WHAT THE TASK ASKS: Reproduce, word for word, every line starting at the line that contains "How large is" and ending with the final line of the entries.

[Records]
□ □ □
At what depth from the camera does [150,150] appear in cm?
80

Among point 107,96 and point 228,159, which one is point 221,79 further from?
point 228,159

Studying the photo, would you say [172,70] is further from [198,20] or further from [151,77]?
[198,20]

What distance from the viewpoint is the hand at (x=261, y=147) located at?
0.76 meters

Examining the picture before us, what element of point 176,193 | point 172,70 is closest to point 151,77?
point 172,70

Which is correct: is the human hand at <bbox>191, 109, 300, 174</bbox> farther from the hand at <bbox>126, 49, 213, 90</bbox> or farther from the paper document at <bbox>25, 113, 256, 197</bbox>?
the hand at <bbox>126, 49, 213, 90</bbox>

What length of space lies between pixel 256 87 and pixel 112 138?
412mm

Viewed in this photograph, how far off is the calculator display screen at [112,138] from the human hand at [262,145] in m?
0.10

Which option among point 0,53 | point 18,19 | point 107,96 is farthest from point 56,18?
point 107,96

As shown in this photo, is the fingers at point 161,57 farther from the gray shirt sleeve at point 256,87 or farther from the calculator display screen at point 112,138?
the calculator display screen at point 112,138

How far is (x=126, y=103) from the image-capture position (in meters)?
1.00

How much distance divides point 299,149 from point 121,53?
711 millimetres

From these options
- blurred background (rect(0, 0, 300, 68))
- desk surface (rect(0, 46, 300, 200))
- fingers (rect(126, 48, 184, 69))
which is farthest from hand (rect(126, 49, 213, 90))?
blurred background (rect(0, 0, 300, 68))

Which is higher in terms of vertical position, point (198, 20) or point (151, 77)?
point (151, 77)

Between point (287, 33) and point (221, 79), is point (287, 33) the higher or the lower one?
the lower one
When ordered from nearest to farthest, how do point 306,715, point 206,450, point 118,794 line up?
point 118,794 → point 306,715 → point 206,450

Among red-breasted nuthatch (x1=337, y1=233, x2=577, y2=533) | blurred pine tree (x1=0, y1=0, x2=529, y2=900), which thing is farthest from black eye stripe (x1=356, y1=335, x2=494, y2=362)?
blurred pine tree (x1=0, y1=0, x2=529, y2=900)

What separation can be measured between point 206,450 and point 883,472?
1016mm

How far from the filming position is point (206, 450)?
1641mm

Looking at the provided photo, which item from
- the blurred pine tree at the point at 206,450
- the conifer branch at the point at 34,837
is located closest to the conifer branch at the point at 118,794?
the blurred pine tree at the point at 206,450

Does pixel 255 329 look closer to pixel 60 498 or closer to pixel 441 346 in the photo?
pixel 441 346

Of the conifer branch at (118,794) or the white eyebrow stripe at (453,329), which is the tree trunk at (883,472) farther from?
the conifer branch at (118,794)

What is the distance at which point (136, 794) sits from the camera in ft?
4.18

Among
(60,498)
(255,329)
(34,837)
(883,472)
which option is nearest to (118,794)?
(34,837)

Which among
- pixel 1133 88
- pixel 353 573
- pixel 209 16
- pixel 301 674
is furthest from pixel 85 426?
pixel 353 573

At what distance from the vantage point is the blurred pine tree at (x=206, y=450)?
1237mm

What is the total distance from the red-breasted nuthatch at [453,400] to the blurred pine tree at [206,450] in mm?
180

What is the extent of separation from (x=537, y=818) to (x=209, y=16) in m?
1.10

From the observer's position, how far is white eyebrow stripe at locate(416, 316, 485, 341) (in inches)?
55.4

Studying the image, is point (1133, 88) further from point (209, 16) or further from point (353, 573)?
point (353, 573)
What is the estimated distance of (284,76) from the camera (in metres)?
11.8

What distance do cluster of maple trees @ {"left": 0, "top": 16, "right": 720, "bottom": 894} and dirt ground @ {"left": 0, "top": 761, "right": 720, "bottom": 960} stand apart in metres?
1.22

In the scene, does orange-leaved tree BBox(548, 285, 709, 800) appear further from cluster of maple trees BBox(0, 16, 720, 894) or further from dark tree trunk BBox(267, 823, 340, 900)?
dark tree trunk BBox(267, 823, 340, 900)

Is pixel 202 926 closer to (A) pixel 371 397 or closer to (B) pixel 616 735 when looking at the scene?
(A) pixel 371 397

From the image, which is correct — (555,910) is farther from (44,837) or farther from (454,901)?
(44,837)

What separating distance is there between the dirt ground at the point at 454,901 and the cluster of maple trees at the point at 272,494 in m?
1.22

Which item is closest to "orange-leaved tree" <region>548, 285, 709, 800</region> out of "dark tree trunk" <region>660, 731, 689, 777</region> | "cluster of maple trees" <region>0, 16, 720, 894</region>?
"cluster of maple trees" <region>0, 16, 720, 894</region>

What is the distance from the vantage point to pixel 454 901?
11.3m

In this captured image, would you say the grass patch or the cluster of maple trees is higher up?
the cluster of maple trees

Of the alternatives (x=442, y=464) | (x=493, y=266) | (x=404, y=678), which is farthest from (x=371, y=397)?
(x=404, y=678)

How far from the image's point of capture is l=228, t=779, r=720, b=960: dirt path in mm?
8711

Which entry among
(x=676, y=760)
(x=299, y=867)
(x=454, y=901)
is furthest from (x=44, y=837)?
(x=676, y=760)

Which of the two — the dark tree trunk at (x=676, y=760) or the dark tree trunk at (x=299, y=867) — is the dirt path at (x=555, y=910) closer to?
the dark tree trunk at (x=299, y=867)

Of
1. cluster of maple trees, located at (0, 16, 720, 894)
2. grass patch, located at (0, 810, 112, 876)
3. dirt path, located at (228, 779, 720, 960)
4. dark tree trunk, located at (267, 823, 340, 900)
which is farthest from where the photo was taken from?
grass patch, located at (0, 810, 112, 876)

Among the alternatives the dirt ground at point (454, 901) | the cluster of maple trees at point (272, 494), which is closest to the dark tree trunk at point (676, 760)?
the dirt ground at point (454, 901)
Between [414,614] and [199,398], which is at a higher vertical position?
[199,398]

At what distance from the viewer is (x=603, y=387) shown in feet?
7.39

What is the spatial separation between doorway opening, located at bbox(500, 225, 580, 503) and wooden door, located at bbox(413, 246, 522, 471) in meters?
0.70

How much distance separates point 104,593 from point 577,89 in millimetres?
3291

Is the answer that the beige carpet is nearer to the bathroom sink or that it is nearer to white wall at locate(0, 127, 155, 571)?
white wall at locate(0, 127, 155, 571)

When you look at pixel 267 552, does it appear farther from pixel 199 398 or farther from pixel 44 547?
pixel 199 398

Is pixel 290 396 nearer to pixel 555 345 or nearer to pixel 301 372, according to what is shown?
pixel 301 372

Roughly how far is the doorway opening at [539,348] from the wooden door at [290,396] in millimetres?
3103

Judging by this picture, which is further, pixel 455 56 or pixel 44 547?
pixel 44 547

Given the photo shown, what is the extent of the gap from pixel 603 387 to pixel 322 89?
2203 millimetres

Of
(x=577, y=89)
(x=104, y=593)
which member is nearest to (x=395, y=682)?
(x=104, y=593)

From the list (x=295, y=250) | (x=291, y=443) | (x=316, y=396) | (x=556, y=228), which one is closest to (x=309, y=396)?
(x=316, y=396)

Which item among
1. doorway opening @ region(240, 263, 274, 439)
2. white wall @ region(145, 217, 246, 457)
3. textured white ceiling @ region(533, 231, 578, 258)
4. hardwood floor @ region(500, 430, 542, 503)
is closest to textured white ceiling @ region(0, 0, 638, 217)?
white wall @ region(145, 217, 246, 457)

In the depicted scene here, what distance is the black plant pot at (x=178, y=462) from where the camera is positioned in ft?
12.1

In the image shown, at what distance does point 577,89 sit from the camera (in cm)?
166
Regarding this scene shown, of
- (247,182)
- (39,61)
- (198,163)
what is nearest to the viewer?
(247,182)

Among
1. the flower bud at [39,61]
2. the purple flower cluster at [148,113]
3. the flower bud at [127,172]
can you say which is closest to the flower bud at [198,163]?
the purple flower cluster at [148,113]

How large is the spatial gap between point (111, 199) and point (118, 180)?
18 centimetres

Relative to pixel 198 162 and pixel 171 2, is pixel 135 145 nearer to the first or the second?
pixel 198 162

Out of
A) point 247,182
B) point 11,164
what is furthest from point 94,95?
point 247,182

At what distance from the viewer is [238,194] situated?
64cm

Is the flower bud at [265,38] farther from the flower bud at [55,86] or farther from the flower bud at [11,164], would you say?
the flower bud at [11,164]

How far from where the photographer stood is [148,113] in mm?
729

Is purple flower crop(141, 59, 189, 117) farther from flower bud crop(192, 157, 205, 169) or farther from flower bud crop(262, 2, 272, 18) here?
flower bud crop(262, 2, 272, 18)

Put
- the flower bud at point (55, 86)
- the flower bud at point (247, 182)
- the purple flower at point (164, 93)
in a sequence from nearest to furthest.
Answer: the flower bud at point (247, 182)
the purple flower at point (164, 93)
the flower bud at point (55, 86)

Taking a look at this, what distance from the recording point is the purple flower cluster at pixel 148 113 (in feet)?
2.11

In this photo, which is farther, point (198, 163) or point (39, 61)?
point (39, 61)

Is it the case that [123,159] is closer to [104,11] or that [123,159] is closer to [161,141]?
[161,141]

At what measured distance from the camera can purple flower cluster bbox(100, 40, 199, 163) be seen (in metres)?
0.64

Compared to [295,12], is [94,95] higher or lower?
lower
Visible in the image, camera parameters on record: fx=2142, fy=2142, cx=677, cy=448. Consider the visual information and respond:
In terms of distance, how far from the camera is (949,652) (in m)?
□ □ □
THE REPLY:
How large is the spatial gap between point (111, 199) and point (118, 180)?
18 centimetres

Relative to pixel 198 162 and pixel 171 2, is pixel 135 145 nearer to the first or the second?
pixel 198 162

Out of
A) point 247,182
B) point 11,164
what is furthest from point 94,95?
point 247,182

At what distance from the viewer is [238,194] situated?
64cm

Is the flower bud at [265,38] farther from the flower bud at [55,86] or farther from the flower bud at [11,164], would you say?
the flower bud at [11,164]

How far from where the photographer stood is [148,113] in mm?
729

Is purple flower crop(141, 59, 189, 117) farther from flower bud crop(192, 157, 205, 169) or farther from flower bud crop(262, 2, 272, 18) here?
flower bud crop(262, 2, 272, 18)

Put
- the flower bud at point (55, 86)
- the flower bud at point (247, 182)
- the purple flower at point (164, 93)
in a sequence from nearest to furthest.
Answer: the flower bud at point (247, 182)
the purple flower at point (164, 93)
the flower bud at point (55, 86)

Taking a look at this, what distance from the recording point is the purple flower cluster at pixel 148 113 (in feet)?
2.11

In this photo, which is farther, point (198, 163) or point (39, 61)?
point (39, 61)

Is it the case that [123,159] is closer to [104,11] or that [123,159] is closer to [161,141]?
[161,141]

At what measured distance from the camera can purple flower cluster bbox(100, 40, 199, 163) be seen (in metres)?
0.64

Compared to [295,12], is [94,95] higher or lower?
lower
Visible in the image, camera parameters on record: fx=2142, fy=2142, cx=677, cy=448. Consider the visual information and respond:
In terms of distance, how far from the camera is (949,652) (in m)?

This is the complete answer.